▸ Extract to read
__________

In Huggins, the California Supreme Court rejected the contention, similar to defendant’s claim, that the court misread a standard jury instruction by turning a stand-alone sentence into a clause of the next sentence. (Huggins, supra, 38 Cal.4th at pp. 190-191.) Instead, the court concluded the reporter’s choice of a comma instead of a period failed to correctly capture the court’s spoken instructions. “Because the court clearly was reading a standard instruction, it is far more likely that the punctuation supplied by the court reporter failed to accurately reflect the meaning conveyed by the court’s oral instructions than that the court misread the standard instruction. We can conclude with confidence, therefore, that the court read the standard instruction as it was written and did not merge the final two sentences of the standard instruction as reflected in the reporter’s transcript.” (Id. at p. 191.)

We confidently conclude the same. The court correctly read the two standard form instructions. The reporter simply failed to indicate the proper point of separation between the two.

This conclusion is bolstered by the lack of any objection to the court’s reading of the instructions. “The failure on the part of anyone to request clarification [of allegedly misspoken jury instructions] indicates the fact that there was generally a lack of appreciation for the possibility either of the error’s actually having occurred or of its having any prejudicial effect.” (People v. Long (1970) 6 Cal.App.3d 741, 750, italics added.)

The conclusion is further supported by two other transcription errors. CALCRIM No. 301 provides in part, “the testimony of only one witness can prove any fact. Before you conclude that the testimony of one witness proves a fact.” (Italics added.) But the reporter’s transcript states, “[T]he testimony of only one witness is sufficient to approach any fact. Before, however, if you conclude the testimony of one witness proffers a fact.” (Italics added.) It is implausible that the court misread “prove” as “approach” and “proves” as “proffers.” The words look nothing alike. But they sound alike. Given the phonetic nature of stenography, it is far more plausible that the reporter wrongly transcribed “prove” and “proves” as “approach” and “proffers.”

Even if the court did misspeak or otherwise embellish CALCRIM No. 301, any error was cured when the court provided correct, written instructions to the jury during their deliberations. Our high court has consistently “presumed that the jury was guided by the written instructions” in rejecting claims of misspoken instructions. (People v. Davis (1995) 10 Cal.4th 463, 542; People v. Osband (1996) 13 Cal.4th 622, 687 [“The jurors had before them six copies of the written version when they began to deliberate, and we presume that they were guided by those copies”].)

__________

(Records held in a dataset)
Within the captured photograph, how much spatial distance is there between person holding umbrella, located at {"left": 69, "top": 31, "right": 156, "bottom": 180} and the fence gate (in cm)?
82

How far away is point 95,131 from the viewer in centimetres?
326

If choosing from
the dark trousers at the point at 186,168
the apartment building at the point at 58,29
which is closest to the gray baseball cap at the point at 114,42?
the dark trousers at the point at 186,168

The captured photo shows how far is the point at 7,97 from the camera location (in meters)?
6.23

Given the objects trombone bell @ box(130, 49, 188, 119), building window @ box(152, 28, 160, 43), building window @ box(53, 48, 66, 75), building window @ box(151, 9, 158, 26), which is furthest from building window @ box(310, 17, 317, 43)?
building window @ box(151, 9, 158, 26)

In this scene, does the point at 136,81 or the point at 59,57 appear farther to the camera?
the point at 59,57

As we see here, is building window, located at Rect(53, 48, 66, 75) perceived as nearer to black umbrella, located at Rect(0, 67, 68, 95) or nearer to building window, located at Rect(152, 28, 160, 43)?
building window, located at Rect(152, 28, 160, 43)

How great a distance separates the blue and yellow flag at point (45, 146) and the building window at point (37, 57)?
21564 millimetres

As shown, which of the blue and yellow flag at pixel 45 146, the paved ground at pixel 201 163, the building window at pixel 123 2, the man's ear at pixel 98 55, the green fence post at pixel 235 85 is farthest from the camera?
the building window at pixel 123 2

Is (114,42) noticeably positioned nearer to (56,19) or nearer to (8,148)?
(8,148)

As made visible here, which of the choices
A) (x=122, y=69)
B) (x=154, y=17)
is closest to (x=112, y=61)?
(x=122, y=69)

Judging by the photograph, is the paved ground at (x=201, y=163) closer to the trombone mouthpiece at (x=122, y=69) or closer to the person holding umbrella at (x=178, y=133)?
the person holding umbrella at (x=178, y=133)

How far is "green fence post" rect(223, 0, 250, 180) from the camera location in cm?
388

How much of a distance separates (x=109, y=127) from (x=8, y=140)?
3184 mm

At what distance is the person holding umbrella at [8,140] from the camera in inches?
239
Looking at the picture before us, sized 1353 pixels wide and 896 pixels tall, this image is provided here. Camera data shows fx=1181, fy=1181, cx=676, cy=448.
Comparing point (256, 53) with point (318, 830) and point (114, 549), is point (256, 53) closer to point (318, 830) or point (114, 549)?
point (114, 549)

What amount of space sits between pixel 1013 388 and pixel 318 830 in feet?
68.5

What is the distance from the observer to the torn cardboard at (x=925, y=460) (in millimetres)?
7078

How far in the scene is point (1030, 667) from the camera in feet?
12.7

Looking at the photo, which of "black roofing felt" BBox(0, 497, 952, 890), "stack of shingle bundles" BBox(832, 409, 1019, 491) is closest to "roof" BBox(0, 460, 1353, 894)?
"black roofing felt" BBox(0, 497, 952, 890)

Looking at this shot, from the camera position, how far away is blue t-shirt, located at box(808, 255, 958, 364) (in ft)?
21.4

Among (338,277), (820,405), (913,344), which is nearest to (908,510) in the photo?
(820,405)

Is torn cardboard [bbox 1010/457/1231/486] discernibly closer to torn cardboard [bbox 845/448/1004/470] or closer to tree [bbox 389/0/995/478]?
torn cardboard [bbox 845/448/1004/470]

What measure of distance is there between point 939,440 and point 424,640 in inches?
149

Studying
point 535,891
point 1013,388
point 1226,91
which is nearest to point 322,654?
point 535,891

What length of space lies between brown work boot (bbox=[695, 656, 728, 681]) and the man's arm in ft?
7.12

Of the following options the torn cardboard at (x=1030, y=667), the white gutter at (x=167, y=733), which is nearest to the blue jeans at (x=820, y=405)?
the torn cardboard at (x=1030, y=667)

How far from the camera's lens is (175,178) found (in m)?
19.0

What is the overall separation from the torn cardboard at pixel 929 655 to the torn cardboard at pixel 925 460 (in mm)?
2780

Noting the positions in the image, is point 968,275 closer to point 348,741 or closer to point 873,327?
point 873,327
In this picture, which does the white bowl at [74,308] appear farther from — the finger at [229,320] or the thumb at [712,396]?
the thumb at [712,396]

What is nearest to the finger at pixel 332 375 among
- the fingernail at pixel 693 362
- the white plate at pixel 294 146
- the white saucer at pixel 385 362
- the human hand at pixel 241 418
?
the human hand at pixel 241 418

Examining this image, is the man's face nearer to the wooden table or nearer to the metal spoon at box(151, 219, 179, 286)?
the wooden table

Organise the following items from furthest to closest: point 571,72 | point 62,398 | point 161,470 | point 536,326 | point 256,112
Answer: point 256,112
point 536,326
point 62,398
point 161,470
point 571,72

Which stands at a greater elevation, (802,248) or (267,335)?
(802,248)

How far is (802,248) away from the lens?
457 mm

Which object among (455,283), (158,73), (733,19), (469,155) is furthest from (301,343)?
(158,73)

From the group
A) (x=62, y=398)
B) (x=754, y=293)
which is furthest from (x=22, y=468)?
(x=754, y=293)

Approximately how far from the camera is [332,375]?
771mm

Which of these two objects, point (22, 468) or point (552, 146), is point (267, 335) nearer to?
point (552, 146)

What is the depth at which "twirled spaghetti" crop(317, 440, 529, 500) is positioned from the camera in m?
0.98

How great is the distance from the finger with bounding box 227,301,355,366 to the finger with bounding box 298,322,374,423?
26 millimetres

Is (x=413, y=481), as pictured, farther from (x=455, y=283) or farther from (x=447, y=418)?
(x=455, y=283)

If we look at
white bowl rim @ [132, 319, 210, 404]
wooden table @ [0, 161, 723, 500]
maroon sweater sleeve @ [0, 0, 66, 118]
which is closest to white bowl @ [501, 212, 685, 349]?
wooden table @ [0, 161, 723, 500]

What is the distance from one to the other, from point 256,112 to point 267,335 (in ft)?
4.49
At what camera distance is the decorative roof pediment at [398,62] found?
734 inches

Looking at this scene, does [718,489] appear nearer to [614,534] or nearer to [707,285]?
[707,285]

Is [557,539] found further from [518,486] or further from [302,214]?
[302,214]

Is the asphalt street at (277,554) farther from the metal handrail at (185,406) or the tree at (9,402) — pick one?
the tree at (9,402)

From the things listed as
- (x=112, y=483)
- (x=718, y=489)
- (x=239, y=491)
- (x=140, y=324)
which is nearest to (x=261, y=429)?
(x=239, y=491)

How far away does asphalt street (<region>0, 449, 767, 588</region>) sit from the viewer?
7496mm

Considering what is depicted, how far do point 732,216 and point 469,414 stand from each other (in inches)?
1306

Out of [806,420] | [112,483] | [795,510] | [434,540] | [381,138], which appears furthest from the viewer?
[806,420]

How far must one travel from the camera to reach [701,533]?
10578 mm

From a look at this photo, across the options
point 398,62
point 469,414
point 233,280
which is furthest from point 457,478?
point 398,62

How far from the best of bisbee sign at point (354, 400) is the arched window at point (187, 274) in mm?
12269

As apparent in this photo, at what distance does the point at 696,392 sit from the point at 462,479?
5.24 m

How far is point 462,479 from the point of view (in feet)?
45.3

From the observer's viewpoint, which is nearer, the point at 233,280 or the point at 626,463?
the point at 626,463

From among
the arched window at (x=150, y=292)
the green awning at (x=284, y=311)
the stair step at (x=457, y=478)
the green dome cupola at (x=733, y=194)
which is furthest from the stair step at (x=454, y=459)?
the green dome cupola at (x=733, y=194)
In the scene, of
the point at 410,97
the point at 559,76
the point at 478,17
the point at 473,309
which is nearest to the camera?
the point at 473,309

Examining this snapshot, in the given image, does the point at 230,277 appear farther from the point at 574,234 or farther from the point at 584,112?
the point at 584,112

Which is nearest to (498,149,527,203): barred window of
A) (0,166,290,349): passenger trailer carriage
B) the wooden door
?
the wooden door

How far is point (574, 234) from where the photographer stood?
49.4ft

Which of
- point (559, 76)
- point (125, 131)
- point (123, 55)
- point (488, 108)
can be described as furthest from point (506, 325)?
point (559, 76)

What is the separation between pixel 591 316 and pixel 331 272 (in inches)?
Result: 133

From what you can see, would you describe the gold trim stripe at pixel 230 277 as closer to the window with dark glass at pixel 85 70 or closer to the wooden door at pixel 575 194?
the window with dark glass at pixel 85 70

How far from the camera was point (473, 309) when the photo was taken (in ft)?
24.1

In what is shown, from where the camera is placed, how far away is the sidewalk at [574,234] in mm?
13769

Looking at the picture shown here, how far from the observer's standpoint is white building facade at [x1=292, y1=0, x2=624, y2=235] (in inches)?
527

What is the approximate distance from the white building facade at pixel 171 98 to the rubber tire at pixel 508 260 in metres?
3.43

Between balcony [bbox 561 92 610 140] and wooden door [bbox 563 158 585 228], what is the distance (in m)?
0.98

__________

Reproduce the passage on the misread jury instructions above word for word, from "We confidently conclude" up to and including "between the two.".

▸ Solution
We confidently conclude the same. The court correctly read the two standard form instructions. The reporter simply failed to indicate the proper point of separation between the two.